**Supplied passage**:
[Start]
As described above, stress and emotion have effect on vocal system and modify the quality and characteristics of speech utterances. Normal speech can be defined as speech made in a quiet room with no task obligations [18, 83]. Stress in speech, on the other hand, is a result of speech produced under stress such as heavy workload, environmental noise, emotional states, fatigue and sleep loss [82, 84, 85]. Some examples of task workload could be operating in helicopter fighter cockpit, emergency phone calls, military field operations and voice communications between aircraft pilot and ground controller. In such situations, speech is produced quickly and can have aspects of emotional excitations. In order to understand speech production under stress,
many researchers have investigated the vocal and acoustical changes caused by the stressed and emotional state of the speaker. Extensive evaluations on several speech production features are made. The studies have shown that the presence of stress causes changes in phoneme production with respect to glottal source factors, fundamental frequency, intensity, duration, and spectral shape [86-88].
[End]
**Recorded data**:
[Start]
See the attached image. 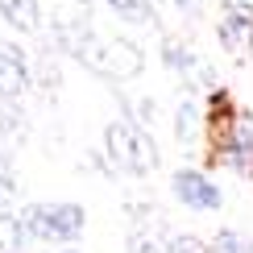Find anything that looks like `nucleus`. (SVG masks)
[End]
Using the passage above on speech under stress, answer each question:
(a) How does the passage define normal speech?
(b) What examples of task workload does it give?
(c) In what respects do the studies say stress changes phoneme production?

**Final result**:
(a) Speech made in a quiet room with no task obligations.
(b) Operating in a helicopter fighter cockpit, emergency phone calls, military field operations, and voice communications between an aircraft pilot and a ground controller.
(c) Glottal source factors, fundamental frequency, intensity, duration, and spectral shape.